In a post today Tyler Cowen offers 14 creative suggestions for alternatives to the versions of health reform in current legislation. I like some of his ideas, such as federalizing Medicaid, making “all-out attempts” at improving procedures to limit hospital deaths (hand washing!), increasing access to care via walk-in clinics staffed with nurses, paramedics, and pharmacists, and introducing price transparency, among others (read the whole thing–it isn’t long).
A few of Cowen’s ideas may decrease the per-encounter cost of care. Some could reduce costs overall if widely adopted (e.g. greater reliance on health savings accounts and catastrophic coverage coupled with greater price transparency). Broadly speaking, these ideas fit within the framework of the current debate in that they focus on coverage but not on payment reform. I believe it is the latter that will be health reform’s next battleground.

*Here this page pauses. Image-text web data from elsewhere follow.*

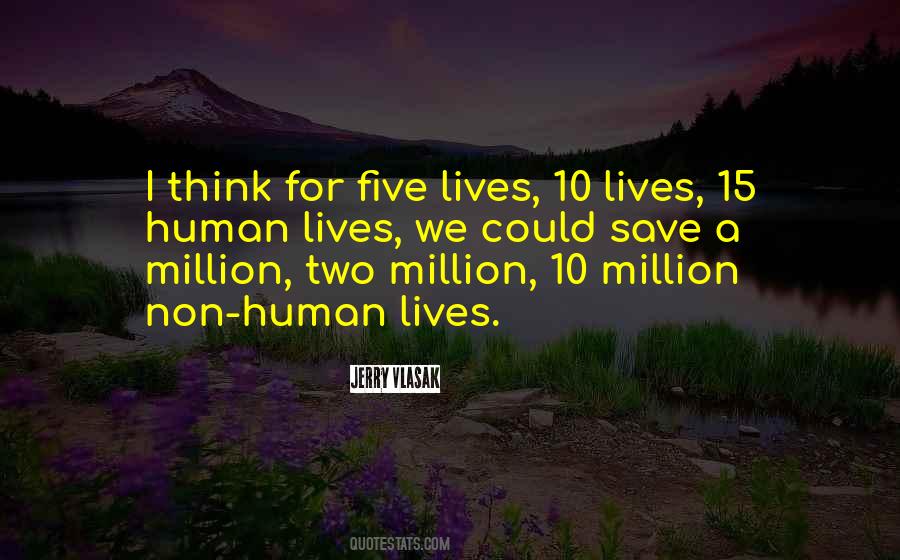 Jerry Vlasak Quotes #341497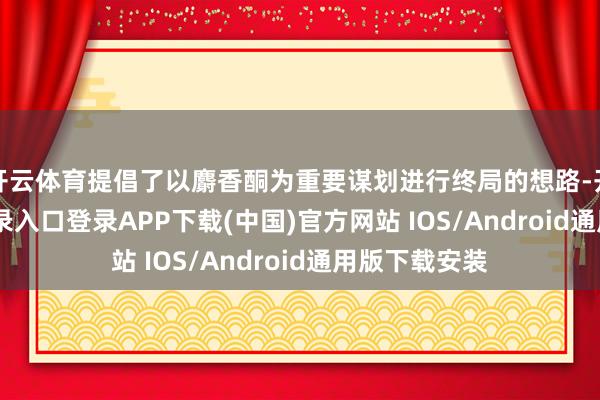 开云体育提倡了以麝香酮为重要谋划进行终局的想路-开云kaiyun登录入口登录APP下载(中国)官方网站 IOS/Android通用版下载安装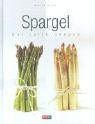 Spargel. Der zarte Genuss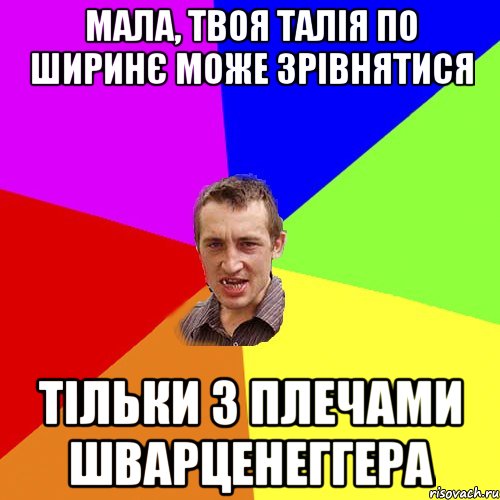 мала, твоя талія по ширинє може зрівнятися тільки з плечами Шварценеггера, Мем Чоткий паца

Any health reform passed this year (or next) is unlikely to include Cowen’s cost-related suggestions or any other serious measures to reduce costs. That’s why the current debate over health reform is just the beginning–call it Health Reform Debate 1.0 (beta). Debate 2.0 will be about costs, specifically about payment reform. There is a little bit in today’s health reform legislation that suggests the promise of “bending the cost curve” via payment reform, but there is nothing that gives me or others tremendous confidence that it will be bent much, if at all.
Dealing with health care costs can’t be avoided or kicked down the road very far. Medicare is already in horrible financial shape. Before the Obama presidency is over or in the next president’s first term something substantial will need to be done to resolve Medicare’s insolvency. Meanwhile, the cost of care, and coverage for it, is becoming an increasingly heavy load stone for states, businesses, and families. Debate 2.0 is nearly upon us, even as we struggle to resolve 1.0 (beta).
Therefore, I’d like to add a 15th item to Cowen’s list: payment reform that compensates providers, at least in part, on the basis of quality and cost control. That’s very vague. One can conjure up some specifics and some have. Few are thoroughly tested and none have been anywhere near the center of political debate. But they will, and soon.